By «public» I mean that the intended audience for this criticism is external to academia. The persons who produce and consume this writing may also work in literature departments or have been trained by them, but the venues of distribution, the occasions and incentives for production, the self-conception and work culture of the producers, the stylistic and generic protocols involved, the quality control procedures or lack thereof at play, and the reception context are all shaped more by the historical norms of journalism than those of scholarship.
By «age», I mean roughly 2018 to the present. Although it could be argued that the fuse for the present explosion was lit ten, even fifteen years ago, this period has seen particularly intense levels of production, consumption, and circulation, especially during the years 2020-2021, coinciding with the social, cultural, and intellectual dislocations wrought by the pandemic.

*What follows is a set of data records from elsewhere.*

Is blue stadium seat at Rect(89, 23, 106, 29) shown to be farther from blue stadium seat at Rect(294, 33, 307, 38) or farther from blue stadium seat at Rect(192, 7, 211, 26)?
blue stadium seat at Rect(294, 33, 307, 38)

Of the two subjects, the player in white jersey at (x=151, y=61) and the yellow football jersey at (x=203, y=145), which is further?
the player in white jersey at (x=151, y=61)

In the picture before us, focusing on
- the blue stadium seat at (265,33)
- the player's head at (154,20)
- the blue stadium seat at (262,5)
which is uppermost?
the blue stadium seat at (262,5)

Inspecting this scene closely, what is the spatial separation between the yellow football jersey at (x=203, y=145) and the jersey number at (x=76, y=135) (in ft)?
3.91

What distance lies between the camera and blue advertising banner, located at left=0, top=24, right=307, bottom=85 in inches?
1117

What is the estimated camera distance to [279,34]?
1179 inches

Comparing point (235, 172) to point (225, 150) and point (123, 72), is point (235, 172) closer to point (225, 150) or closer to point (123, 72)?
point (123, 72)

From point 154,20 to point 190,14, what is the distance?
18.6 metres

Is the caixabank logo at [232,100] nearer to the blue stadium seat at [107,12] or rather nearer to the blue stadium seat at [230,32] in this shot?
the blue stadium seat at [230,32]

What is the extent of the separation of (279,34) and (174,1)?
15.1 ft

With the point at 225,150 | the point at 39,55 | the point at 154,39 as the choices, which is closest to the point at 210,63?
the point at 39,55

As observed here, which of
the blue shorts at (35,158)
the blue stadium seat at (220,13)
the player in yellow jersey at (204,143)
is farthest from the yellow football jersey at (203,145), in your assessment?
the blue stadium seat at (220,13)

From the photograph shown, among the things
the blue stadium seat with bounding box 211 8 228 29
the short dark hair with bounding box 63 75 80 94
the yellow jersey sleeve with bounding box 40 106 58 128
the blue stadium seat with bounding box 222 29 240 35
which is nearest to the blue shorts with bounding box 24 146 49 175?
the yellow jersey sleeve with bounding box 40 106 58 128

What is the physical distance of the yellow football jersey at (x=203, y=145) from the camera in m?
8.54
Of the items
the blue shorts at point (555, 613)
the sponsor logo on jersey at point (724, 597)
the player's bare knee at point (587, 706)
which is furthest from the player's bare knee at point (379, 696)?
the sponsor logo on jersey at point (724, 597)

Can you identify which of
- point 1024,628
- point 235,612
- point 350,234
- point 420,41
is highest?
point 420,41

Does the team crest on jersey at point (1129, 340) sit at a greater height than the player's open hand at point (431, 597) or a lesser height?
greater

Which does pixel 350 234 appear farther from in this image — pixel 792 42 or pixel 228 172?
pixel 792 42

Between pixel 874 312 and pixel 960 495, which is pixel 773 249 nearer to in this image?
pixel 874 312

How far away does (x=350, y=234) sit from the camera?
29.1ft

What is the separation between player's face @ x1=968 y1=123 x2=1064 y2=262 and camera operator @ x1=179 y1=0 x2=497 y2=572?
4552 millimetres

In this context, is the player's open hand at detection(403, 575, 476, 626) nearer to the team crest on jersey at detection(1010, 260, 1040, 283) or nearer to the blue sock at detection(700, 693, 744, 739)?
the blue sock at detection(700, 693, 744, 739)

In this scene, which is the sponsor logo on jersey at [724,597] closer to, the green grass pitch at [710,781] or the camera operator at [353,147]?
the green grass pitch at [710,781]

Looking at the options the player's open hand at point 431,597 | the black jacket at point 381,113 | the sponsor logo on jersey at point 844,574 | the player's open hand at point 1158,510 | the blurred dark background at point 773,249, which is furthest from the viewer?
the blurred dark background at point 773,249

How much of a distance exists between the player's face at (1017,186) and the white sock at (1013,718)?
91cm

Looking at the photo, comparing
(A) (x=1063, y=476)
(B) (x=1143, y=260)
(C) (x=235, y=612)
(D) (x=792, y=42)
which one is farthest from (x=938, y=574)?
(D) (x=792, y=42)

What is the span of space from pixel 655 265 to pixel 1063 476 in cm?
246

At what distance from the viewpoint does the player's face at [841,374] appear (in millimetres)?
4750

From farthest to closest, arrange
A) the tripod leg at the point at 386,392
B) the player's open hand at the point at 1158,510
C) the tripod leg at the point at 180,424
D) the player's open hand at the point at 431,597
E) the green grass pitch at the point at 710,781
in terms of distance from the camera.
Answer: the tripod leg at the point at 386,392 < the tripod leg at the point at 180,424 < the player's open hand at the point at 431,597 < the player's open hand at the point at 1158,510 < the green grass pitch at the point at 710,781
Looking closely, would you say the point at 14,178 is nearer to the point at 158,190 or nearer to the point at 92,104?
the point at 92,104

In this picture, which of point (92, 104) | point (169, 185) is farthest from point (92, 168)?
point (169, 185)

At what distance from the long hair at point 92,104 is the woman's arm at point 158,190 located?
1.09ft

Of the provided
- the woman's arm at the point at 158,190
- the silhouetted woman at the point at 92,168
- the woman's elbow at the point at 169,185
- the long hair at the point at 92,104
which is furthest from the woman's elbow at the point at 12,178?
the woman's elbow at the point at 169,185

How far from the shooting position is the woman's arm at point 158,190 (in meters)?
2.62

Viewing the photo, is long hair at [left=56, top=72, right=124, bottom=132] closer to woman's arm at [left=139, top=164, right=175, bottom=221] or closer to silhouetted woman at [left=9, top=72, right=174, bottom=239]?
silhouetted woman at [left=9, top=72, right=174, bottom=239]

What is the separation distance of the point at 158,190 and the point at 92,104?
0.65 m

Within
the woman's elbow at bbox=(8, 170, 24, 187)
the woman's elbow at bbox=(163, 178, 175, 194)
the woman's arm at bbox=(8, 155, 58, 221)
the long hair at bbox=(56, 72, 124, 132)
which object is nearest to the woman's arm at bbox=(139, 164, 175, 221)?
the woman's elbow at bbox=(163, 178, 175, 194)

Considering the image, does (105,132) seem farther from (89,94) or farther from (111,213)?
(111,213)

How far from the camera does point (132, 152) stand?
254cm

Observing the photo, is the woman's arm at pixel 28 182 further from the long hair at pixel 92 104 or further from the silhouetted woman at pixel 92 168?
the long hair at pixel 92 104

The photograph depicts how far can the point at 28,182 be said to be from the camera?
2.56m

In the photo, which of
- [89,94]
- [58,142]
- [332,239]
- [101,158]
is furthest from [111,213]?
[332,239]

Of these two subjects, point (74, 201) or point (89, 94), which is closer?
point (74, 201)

Finally, by «golden» I do not simply mean the way new talent flooding the critical field and collegial competition has produced network effects that have led to an increase in quality of work across the board. Rather, we’ve seen a more profound shift, whether or not it sustains itself at the current degree of intensity for much longer. What the exemplary critical essays of the present day have in common is that they are received as literary art, providing an aesthetic experience closer to fiction than to a consumer report or even to scholarship. For whom have the last five years been a golden age? For readers of criticism, above all. These readers have constituted themselves as a public that is not merely a readership, but a connoisseurship, often reading critical essays for their own sake, and not necessarily as gateways into the books which have occasioned them.
It is perhaps useful to think of the critical field in schematic terms, as the points of a rectangle, with critics occupying the upper lefthand corner, venues occupying the upper righthand corner, publishers occupying the lower lefthand corner, and readers occupying the lower righthand corner. The standard way for information to travel around this field is as follows: publicists at publishing houses send advance review copies or galleys to critics who pitch articles to editors who publish them in their venues which are read by audiences who in turn do or do not buy the publisher’s book. In this situation, criticism reaches audiences indirectly, via the mediation of the venue. But this schema is simplistic and ought to be complicated in several ways. Publishers engage in publicity directly to audiences and also diagonally to venues themselves, which sometimes commission critics directly and provide publicity for publishers in the form of blurbs and the imprimatur of a review. We can draw a diagonal line not only between publishers and venues, but also between critics and audiences, who directly and sometimes reciprocally communicate with each other via online publishing platforms like Twitter, Word Press blogs, and more recently through subscription newsletters like Substack. Venues are no longer exclusively print or even hybrid print-online outlets but have been supplemented by listener-interface venues like literary podcasts. There is a degree of overlap between the personnel of each of the points of the rectangle: editors sometimes produce criticism, critics form a part of the audience for criticism, and members of the audience sometimes maintain blogs, Twitter, Instagram, and Goodreads accounts that bring them into direct contact with publishers. These qualifications aside, however, this rectangular schema provides a decent overview of the landscape of the literary critical field and will be useful to keep in mind as I talk about critics and to a lesser degree, venues, and audiences.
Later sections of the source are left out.